I'm stuck on a problem. Basically anywhere you see an anchor in its equivalent sentence list, replace it with its equivalent lemma_id from lemma_ids
. See output below for final output sample for this case.
lemma_ids = [['Mr_bn:00055346n',
'President_bn:00064234n',
'Mr_bn:00055346n',
'speak_bn:00090943v',
'policy_bn:00063330n'],
['genuine_bn:00101997a',
'flaw_bn:00035142n',
'democracy_bn:00021207n',
'EU_bn:00021127n']]
anchors = [['Mr', 'President', 'Mr', 'spoke', 'policy'],
['genuine', 'flaw', 'democracy', 'EU']]
sentences = ['Finally , Mr President , Mr Santer among others spoke of taking a fresh look at institutional policy .',
'This is a genuine flaw in European democracy .']
Output needed
output_need_is= [['Finally , Mr_bn:00055346n President_bn:00064234n , Mr_bn:00055346n Santer among others speak_bn:00090943v of taking a fresh look at institutional policy_bn:00063330n'], ['This is a genuine_bn:00101997a flaw_bn:00035142n in European democracy_bn:00021207n']]
Here is what I have done below, but not good enough to write home about and besides I didn't get the expected result.
def lemma_ize(lemma_ids, anchors, sentences):
new_sentences = []
for sentence_no, sentence in enumerate(sentences):
for anchoritem, item in enumerate(anchors[sentence_no]):
sentence = sentence.replace(item, lemma_ids[sentence_no][anchoritem])
new_sentences.append(sentence)
return new_sentences
print(lemma_ize(lemma_ids, anchors, sentences))

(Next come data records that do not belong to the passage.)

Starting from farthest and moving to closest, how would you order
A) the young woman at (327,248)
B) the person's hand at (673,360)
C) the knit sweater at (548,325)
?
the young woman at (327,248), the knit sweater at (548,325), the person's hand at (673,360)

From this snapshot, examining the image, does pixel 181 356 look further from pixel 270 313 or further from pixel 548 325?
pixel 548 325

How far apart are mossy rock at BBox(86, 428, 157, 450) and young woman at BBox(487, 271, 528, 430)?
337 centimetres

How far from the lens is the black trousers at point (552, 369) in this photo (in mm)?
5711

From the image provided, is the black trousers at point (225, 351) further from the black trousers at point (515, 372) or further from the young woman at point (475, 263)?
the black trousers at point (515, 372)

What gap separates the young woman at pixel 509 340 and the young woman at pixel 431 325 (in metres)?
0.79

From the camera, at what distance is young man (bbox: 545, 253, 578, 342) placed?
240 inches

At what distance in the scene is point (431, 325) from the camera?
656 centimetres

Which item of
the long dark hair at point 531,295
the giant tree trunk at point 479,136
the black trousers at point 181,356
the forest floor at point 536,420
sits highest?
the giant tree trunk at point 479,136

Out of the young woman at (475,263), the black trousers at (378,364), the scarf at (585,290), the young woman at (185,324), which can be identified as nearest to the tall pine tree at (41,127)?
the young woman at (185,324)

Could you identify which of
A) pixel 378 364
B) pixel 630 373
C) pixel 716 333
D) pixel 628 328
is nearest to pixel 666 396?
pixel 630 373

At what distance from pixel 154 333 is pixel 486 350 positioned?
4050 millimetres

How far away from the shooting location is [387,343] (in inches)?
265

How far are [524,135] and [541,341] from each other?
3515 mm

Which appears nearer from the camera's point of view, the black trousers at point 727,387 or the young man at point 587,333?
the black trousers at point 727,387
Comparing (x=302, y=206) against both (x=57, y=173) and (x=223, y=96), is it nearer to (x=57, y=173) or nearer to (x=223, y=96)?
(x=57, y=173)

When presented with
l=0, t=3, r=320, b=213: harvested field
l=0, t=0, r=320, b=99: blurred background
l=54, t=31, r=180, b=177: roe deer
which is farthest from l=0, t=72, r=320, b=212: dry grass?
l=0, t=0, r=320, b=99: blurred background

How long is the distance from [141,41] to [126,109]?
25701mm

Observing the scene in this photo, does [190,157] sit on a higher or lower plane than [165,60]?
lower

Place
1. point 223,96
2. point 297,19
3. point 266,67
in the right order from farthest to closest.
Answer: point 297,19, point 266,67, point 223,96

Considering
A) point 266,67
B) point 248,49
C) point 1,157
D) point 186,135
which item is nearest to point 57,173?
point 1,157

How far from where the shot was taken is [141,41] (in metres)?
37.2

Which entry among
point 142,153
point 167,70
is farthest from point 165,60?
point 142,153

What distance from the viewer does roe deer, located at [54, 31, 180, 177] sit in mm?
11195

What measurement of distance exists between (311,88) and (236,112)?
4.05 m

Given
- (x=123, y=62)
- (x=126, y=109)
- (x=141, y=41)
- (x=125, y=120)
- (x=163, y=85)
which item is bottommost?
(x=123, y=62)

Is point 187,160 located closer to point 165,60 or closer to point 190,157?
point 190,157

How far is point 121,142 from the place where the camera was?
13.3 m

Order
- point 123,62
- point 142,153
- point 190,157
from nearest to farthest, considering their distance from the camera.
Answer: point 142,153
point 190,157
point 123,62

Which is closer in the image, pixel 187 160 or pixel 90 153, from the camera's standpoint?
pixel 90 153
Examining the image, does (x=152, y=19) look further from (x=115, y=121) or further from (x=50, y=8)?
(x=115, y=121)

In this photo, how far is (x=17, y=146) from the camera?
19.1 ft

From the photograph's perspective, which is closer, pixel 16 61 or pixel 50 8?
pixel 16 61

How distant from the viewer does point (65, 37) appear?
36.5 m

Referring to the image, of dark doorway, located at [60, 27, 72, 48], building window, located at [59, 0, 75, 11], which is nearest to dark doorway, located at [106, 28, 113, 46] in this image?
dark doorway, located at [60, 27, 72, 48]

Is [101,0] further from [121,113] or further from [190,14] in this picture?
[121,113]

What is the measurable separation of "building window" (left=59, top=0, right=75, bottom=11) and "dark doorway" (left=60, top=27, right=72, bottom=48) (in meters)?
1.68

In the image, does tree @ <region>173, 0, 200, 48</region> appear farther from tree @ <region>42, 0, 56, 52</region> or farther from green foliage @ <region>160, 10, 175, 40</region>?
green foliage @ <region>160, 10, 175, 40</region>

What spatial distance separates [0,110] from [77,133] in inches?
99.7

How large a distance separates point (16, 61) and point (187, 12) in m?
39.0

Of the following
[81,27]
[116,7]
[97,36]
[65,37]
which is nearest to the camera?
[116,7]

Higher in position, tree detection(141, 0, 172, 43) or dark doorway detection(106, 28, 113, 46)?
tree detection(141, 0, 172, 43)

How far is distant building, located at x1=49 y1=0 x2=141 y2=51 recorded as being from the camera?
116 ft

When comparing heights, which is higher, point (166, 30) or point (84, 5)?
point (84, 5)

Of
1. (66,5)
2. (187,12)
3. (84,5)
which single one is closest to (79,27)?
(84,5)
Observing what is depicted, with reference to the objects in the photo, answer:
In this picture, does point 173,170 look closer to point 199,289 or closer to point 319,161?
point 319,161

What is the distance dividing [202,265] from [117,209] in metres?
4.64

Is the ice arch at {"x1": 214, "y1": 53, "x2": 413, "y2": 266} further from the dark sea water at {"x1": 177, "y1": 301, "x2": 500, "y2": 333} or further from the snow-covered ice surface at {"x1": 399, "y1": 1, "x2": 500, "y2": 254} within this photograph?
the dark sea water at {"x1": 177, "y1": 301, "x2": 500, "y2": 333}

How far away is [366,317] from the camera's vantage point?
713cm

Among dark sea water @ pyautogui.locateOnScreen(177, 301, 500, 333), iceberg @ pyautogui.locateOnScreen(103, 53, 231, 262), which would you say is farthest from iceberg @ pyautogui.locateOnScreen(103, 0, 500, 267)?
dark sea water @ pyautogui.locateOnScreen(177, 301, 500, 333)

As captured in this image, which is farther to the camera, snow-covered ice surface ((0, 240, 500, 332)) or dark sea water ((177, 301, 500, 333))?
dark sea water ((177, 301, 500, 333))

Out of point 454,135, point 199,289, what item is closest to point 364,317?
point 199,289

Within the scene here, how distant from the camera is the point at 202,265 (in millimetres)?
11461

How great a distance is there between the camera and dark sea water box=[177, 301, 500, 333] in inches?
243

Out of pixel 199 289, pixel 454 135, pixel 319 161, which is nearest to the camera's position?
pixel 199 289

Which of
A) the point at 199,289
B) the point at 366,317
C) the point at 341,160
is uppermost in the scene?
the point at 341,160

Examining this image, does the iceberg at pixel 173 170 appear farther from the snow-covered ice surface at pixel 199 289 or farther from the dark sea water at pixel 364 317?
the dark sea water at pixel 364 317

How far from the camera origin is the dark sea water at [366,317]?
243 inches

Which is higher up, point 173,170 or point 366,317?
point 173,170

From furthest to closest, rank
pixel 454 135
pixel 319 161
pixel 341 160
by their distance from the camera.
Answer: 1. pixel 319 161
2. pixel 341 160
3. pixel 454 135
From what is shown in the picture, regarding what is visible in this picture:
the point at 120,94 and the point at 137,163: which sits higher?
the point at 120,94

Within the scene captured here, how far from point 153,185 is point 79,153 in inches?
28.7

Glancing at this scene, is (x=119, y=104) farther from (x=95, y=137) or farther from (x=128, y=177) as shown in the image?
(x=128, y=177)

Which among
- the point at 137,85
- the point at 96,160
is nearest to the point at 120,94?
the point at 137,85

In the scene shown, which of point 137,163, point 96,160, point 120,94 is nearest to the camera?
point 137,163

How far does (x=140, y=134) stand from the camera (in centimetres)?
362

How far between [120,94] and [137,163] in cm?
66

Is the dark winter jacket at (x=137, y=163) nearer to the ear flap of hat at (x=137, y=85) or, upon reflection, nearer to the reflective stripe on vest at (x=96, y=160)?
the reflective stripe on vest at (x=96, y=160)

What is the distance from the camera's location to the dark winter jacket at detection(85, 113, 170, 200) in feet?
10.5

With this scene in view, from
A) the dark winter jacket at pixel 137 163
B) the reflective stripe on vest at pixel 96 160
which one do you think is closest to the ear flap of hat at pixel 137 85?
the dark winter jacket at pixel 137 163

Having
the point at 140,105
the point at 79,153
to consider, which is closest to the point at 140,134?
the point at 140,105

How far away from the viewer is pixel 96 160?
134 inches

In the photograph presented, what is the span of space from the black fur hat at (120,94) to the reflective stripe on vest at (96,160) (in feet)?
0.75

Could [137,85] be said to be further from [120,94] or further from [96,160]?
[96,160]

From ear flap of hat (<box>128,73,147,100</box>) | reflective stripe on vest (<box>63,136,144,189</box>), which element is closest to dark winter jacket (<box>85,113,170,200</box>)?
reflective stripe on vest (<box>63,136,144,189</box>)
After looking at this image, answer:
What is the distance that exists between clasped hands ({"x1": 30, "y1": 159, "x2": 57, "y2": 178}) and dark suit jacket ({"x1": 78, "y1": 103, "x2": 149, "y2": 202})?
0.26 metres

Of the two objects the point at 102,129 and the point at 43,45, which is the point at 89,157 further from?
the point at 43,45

Here is the result I have below. Another problem with it is that the first Mr_bn after Finally
should be Mr_bn:00055346n
instead of Mr_bn:00055346n_bn:00055346n
['Finally , Mr_bn:00055346n_bn:00055346n President_bn:00064234n , Mr_bn:00055346n_bn:00055346n Santer among others speak_bn:00090943v of taking a fresh look at institutional policy_bn:00063330n .', 'This is a genuine_bn:00101997a flaw_bn:00035142n in European democracy_bn:00021207n .']
Also what if the lists don't have the same length? I'm not sure I am close to any solution. I need help.